The results are particularly relevant at a time where for the first
time in human history, the majority of people worldwide are now living
in cities. Yet, urbanization and its consequences remain poorly
understood. What is fascinating and surprising about our results is
that they show that the good things about cities - such as their
innovation - and the bad ones - such as crime and the incidence of
certain diseases - seem to increase predictably in the same proportion
as cities become larger. Faster and faster rates of per capita growth
with larger urban populations means the pace of life increases
measurably with city size, as we have all experienced. Cities are
social accelerators.

The researchers showed that city growth driven by wealth creation
increases at a rate that is faster than exponential; the only way to
avoid collapse as a population outstrips the finite resources available
to it is through constant cycles of innovation. These effectively
re-engineer the initial conditions of growth. But the greater the
absolute population, the smaller the relative return on each such
investment - new ideas must come ever faster. Thus, the bigger the
city, the faster life is; but the rate at which life gets faster must
itself accelerate to maintain the city as a growing concern so much so
that to maintain growth, major innovations must now occur on
time-scales that are significantly shorter than a human lifespan.

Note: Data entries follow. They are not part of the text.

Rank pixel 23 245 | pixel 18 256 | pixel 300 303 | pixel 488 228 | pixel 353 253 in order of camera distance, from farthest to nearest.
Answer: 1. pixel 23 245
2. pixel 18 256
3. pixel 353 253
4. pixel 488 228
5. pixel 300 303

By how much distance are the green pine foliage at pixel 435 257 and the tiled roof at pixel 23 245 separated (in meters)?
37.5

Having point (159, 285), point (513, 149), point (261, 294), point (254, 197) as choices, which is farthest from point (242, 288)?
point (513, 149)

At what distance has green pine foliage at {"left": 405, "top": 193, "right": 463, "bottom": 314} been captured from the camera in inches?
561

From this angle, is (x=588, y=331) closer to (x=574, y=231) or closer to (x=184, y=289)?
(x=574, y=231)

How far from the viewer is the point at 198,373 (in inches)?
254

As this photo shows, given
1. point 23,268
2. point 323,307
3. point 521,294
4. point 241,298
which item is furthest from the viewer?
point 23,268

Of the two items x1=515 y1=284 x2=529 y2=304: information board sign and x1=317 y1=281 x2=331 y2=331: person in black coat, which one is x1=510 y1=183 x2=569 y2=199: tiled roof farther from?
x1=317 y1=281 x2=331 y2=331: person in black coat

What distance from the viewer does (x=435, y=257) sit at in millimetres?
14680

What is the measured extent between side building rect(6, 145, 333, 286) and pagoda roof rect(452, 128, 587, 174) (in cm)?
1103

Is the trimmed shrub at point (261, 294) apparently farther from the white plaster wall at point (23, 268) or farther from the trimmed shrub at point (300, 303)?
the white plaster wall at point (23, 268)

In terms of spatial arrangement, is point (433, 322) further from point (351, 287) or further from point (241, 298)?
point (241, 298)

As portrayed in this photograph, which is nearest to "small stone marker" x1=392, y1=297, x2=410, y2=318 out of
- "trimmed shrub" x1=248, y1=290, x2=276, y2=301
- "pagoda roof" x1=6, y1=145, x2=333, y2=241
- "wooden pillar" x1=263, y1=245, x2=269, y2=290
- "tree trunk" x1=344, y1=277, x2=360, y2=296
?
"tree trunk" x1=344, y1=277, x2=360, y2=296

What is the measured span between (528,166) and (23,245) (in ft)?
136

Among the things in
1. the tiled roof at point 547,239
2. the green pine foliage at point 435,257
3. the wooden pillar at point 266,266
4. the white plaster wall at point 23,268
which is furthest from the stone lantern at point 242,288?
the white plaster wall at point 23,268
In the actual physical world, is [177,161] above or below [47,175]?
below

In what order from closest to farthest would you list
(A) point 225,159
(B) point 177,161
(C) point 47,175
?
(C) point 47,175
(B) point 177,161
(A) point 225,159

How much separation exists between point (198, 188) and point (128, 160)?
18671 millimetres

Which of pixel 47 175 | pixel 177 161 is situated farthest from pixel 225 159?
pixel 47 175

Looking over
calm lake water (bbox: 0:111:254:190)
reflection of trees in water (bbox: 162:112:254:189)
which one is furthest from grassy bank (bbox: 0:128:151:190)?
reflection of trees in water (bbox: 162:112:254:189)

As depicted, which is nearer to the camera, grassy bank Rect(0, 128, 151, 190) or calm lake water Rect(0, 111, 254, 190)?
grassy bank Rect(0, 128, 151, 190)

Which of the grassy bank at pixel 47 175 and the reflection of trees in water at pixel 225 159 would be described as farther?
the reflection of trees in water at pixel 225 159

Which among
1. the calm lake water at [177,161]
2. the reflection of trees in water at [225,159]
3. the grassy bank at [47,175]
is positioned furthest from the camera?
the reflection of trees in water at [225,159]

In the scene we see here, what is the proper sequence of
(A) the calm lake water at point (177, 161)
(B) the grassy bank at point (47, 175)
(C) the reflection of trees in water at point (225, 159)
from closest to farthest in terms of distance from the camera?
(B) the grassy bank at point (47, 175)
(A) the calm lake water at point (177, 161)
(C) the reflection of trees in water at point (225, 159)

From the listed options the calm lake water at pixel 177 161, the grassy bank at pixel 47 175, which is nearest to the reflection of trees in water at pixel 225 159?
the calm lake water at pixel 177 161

"In this crucial sense cities are completely different from biological
organisms, which slow down with size; their relative metabolism, growth
rates, heart rates, and even rates of innovation - their evolutionary
rates - systematically - and predictably - decrease with organismal
size," West said.
West, 65, is a former Stanford University faculty member and led the
particle theory group at Los Alamos National Laboratory. An active
scientist, he is a Senior Fellow at Los Alamos National Laboratory and
was appointed President of the Santa Fe Institute in 2005.